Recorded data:
◆ ◆ ◆ ◆ ◆

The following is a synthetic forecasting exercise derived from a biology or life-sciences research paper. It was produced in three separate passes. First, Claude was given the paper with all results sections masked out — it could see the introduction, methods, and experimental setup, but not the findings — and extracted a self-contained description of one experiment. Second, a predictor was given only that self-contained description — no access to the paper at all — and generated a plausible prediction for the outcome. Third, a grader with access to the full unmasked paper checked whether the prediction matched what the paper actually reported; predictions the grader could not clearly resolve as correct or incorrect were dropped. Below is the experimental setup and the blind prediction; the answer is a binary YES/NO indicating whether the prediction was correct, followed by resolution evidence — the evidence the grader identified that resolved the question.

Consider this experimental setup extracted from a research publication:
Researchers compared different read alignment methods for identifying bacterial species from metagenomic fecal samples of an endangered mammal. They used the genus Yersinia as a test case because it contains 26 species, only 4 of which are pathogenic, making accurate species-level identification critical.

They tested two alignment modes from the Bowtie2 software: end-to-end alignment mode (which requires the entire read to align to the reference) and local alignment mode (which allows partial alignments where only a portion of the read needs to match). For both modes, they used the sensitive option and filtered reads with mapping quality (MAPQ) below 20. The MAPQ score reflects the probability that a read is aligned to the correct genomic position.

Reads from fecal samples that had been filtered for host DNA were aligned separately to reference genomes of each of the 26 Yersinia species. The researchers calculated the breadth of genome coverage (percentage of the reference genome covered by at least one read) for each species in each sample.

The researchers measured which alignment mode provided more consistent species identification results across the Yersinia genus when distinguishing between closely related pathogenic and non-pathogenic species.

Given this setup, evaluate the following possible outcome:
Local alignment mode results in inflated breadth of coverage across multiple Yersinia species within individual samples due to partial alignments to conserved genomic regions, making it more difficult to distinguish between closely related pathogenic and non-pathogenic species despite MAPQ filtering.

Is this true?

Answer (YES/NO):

◆ ◆ ◆ ◆ ◆

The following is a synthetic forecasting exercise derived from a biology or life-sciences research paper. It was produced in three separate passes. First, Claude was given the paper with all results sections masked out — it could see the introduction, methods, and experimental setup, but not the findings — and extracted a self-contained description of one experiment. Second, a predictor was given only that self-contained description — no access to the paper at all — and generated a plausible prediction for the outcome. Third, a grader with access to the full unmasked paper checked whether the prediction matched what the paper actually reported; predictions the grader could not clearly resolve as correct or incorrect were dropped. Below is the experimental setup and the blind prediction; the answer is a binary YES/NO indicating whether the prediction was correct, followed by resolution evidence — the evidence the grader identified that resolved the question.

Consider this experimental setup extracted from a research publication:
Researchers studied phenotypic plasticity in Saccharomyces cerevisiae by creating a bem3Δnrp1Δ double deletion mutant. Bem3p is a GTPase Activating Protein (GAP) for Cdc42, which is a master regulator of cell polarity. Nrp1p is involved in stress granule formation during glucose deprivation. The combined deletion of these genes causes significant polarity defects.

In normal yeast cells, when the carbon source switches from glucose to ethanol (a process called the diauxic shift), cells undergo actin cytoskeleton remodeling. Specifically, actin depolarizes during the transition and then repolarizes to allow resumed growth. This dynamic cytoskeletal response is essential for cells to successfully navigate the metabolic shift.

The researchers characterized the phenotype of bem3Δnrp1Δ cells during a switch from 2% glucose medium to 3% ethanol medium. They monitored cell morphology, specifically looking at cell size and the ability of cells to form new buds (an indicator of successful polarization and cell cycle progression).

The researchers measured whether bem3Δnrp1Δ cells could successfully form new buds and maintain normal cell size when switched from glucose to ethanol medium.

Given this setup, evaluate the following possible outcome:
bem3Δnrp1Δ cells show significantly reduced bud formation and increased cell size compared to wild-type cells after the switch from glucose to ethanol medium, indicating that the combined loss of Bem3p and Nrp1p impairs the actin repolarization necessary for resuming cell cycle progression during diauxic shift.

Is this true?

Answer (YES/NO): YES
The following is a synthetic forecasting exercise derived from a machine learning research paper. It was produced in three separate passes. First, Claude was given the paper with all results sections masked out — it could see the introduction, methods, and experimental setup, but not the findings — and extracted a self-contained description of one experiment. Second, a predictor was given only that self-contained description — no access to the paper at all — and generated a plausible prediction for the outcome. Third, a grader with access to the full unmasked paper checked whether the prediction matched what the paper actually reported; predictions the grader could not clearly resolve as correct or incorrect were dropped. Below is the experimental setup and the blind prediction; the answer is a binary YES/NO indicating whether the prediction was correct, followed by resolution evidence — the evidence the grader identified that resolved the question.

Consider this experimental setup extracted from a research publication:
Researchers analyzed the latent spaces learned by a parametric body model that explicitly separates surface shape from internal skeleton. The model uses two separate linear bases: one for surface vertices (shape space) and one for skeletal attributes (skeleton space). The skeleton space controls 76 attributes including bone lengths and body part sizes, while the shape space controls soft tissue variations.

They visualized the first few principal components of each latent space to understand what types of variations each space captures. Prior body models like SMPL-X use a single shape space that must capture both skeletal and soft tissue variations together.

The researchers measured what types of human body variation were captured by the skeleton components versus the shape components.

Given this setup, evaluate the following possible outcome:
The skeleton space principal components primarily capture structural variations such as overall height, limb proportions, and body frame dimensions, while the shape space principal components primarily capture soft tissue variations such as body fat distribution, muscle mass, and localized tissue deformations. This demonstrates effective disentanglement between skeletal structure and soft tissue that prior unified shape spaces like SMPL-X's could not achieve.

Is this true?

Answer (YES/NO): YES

◆ ◆ ◆ ◆ ◆

TASK TO COMPLETE: Search the entries above for lines containing the word "cells", and copy each one.

OUTPUT FOR THIS EXERCISE:
In normal yeast cells, when the carbon source switches from glucose to ethanol (a process called the diauxic shift), cells undergo actin cytoskeleton remodeling. Specifically, actin depolarizes during the transition and then repolarizes to allow resumed growth. This dynamic cytoskeletal response is essential for cells to successfully navigate the metabolic shift.
The researchers characterized the phenotype of bem3Δnrp1Δ cells during a switch from 2% glucose medium to 3% ethanol medium. They monitored cell morphology, specifically looking at cell size and the ability of cells to form new buds (an indicator of successful polarization and cell cycle progression).
The researchers measured whether bem3Δnrp1Δ cells could successfully form new buds and maintain normal cell size when switched from glucose to ethanol medium.
bem3Δnrp1Δ cells show significantly reduced bud formation and increased cell size compared to wild-type cells after the switch from glucose to ethanol medium, indicating that the combined loss of Bem3p and Nrp1p impairs the actin repolarization necessary for resuming cell cycle progression during diauxic shift.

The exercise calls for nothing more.